AI Article Synopsis

  • - The study examines the effectiveness of stent-assisted coiling for treating wide-necked intracranial aneurysms using three types of low-profile laser-cut stents (Enterprise, Neuroform EZ, and Neuroform Atlas) and assesses clinical outcomes over time.
  • - A review of 364 cases revealed that Neuroform Atlas stents were primarily used in smaller vessels, while retreatment rates after one year were similar across all three stent types.
  • - The findings indicate that the complication rates and likelihood of needing further treatment are comparable among the stent types, although Neuroform Atlas stents are more commonly applied in distal locations.

Article Abstract

Objective: We report the clinical outcomes of stent-assisted coiling for wide-necked intracranial aneurysms using 3 low-profile laser-cut stents and compare the results according to stent type.

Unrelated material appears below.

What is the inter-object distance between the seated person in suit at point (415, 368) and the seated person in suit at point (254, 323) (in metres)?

Methods: All patients treated with stent-assisted coiling for their intracranial aneurysms at our hospital between July 2010 and September 2019 were reviewed. We selected patients with Enterprise, Neuroform EZ, or Neuroform Atlas stents who underwent imaging follow-up and investigated aneurysm and stent features, stent-related complications, recanalization, and retreatment rates. We compared the retreatment risk among the patients treated with the 3 stent types using Kaplan-Meier survival analysis and Cox regression analysis.

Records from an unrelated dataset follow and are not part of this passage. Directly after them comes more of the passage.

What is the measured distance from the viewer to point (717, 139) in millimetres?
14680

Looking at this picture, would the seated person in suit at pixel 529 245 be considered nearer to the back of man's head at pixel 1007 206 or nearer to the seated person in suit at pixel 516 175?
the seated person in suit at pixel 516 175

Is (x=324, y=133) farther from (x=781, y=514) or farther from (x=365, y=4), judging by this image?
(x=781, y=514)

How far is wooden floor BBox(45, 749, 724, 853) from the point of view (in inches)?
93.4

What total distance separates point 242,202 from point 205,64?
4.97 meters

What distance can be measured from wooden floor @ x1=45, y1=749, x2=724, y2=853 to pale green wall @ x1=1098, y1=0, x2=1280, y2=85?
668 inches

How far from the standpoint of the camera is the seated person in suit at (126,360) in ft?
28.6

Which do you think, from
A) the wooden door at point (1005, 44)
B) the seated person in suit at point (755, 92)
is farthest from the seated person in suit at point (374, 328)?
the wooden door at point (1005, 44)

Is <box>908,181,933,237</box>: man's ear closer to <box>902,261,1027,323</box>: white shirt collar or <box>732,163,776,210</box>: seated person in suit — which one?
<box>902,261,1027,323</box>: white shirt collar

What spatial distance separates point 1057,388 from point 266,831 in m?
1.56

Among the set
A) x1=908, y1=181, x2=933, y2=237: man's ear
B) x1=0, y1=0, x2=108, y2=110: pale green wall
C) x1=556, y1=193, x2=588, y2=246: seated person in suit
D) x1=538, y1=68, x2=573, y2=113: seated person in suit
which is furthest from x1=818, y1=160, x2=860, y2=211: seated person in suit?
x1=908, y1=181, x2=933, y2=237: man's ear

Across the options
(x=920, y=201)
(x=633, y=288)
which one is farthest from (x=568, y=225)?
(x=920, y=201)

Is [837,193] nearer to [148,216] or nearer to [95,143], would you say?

Results: We evaluated 364 consecutive cases (103 Enterprise, 105 Neuroform EZ, and 156 Neuroform Atlas stents). Neuroform Atlas was more frequently used in distal vessels: 8 (7.8%) Enterprise, 2 (1.9%) Neuroform EZ, and 41 (26.3%) Neuroform Atlas cases, respectively. The median follow-up durations were 6.49, 4.91, and 1.24 years for the Enterprise, Neuroform EZ, and Neuroform Atlas cases, respectively, and retreatment was performed in 11 (10.1%), 9 (8.6%), and 6 (3.8%) cases. In the first 2 years of follow-up, the estimated retreatment risk ratios for Neuroform EZ and Neuroform Atlas with Enterprise as reference were 0.63 (95% confidence interval, 0.24-1.65; P = 0.35) and 0.54 (95% confidence interval, 0.18-1.59; P = 0.26), respectively.

Conclusions: Neuroform Atlas stents were more frequently deployed in small-caliber vessels compared with the other 2 types of stents. The complication rate and retreatment risk until at least 1 year after the aneurysm treatment appeared to be similar for the 3 stent types.